Cache Eviction Policy

Purpose: Decides which items to remove from the cache when full.

  • LRU (Least Recently Used): Evicts least recently accessed item.
  • LFU (Least Frequently Used): Evicts least frequently accessed item.
  • FIFO (First-In-First-Out): Evicts the oldest item.
  • Random Replacement: Evicts a random item.
  • MRU (Most Recently Used): Evicts most recently accessed item.

Cache Write Strategy

  • Write Through: Writes to both cache and main memory (ensures consistency, higher latency).
  • Write Back: Writes to cache first, updates main memory later (fast but risk of inconsistency).
  • Write Around: Writes directly to main memory, bypassing cache (avoids unnecessary caching).

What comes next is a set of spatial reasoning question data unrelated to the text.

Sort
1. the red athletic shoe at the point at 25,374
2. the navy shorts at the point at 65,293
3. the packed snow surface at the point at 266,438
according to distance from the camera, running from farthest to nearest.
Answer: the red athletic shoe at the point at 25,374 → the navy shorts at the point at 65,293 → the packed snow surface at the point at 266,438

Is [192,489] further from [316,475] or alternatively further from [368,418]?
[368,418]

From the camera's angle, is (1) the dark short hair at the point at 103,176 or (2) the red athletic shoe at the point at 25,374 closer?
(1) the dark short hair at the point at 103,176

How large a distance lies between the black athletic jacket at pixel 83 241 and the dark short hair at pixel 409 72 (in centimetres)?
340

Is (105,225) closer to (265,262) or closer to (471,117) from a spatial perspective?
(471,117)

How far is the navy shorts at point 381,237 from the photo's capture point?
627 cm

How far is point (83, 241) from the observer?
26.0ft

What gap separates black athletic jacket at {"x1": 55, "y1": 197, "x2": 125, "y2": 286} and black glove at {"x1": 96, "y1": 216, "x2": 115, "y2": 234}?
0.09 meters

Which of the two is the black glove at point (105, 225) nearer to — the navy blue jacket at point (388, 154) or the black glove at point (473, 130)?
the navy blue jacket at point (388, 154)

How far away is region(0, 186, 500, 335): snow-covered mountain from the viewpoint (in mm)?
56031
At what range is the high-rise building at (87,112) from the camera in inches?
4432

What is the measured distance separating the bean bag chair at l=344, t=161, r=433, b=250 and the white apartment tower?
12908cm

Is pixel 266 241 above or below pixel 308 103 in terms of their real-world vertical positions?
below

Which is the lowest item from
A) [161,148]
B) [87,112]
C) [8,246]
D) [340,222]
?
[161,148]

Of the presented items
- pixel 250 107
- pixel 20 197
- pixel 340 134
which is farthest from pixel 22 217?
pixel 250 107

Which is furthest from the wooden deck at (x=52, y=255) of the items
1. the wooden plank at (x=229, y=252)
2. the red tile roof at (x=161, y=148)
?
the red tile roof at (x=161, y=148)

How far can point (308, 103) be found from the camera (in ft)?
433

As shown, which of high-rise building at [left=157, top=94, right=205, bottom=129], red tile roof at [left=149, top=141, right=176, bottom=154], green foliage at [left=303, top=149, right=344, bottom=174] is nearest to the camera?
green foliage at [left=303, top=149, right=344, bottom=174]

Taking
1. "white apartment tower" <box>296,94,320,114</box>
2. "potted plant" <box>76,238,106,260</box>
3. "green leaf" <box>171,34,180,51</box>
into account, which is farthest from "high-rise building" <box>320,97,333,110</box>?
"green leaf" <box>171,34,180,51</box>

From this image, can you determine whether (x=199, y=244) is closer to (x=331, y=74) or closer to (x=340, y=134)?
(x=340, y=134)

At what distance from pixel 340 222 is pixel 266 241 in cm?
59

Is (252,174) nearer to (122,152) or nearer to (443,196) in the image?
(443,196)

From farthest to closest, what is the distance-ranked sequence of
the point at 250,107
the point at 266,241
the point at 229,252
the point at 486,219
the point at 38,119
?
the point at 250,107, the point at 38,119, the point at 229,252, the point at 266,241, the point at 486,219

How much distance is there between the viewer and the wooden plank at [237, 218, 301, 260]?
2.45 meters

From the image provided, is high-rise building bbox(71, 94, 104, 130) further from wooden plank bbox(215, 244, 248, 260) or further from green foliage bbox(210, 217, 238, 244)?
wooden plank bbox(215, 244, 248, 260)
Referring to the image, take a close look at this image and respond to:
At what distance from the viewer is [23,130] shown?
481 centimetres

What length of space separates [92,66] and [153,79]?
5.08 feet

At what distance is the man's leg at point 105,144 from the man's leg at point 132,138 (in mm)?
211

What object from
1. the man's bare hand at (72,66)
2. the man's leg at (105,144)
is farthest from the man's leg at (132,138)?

Differences Between Cache and Databases

Feature Cache Database
Purpose Performance enhancement Structured data storage
Data Durability Sacrifices persistence Prioritizes durability
Latency Low Higher
Data Management Lightweight structures Complex management
Lifespan Short-term Long-term

Distributed Cache

Definition: A caching system across multiple nodes.
Benefits: Improves scalability, availability, and performance.


Caching Tools

  • Redis: In-memory store, supports data structures, persistence, distributed caching.
  • Memcached: Optimized for quick lookups, distributed, no persistence.

Content Delivery Network (CDN)

Definition: Distributed servers for efficient content delivery.

Why CDNs Are Needed

  • Reduces latency
  • Global reach
  • Scalability
  • Load balancing
  • Content caching
  • Dynamic content acceleration
  • Security & reliability
  • Improved user experience
  • Bandwidth savings

Examples of CDNs

Akamai, Cloudflare, Amazon CloudFront, Microsoft Azure CDN, KeyCDN, Cachefly.